The records:
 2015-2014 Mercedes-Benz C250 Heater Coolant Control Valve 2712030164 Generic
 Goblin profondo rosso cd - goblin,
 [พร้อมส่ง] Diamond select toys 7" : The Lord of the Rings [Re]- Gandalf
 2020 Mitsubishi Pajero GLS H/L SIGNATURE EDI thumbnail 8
==
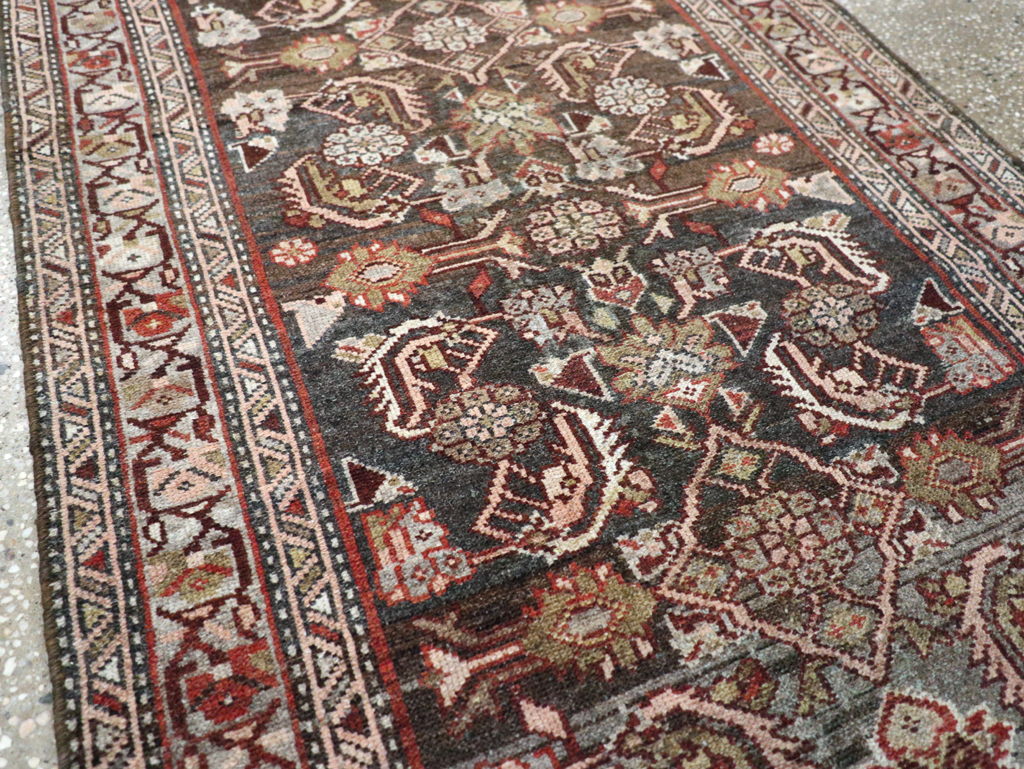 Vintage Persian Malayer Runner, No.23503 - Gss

Written task: Could you extract the entries from the line with "2015-2014 Mercedes-Benz C250" to the line with "2020 Mitsubishi Pajero" and repeat them word for word?

Your response:
 2015-2014 Mercedes-Benz C250 Heater Coolant Control Valve 2712030164 Generic
 Goblin profondo rosso cd - goblin,
 [พร้อมส่ง] Diamond select toys 7" : The Lord of the Rings [Re]- Gandalf
 2020 Mitsubishi Pajero GLS H/L SIGNATURE EDI thumbnail 8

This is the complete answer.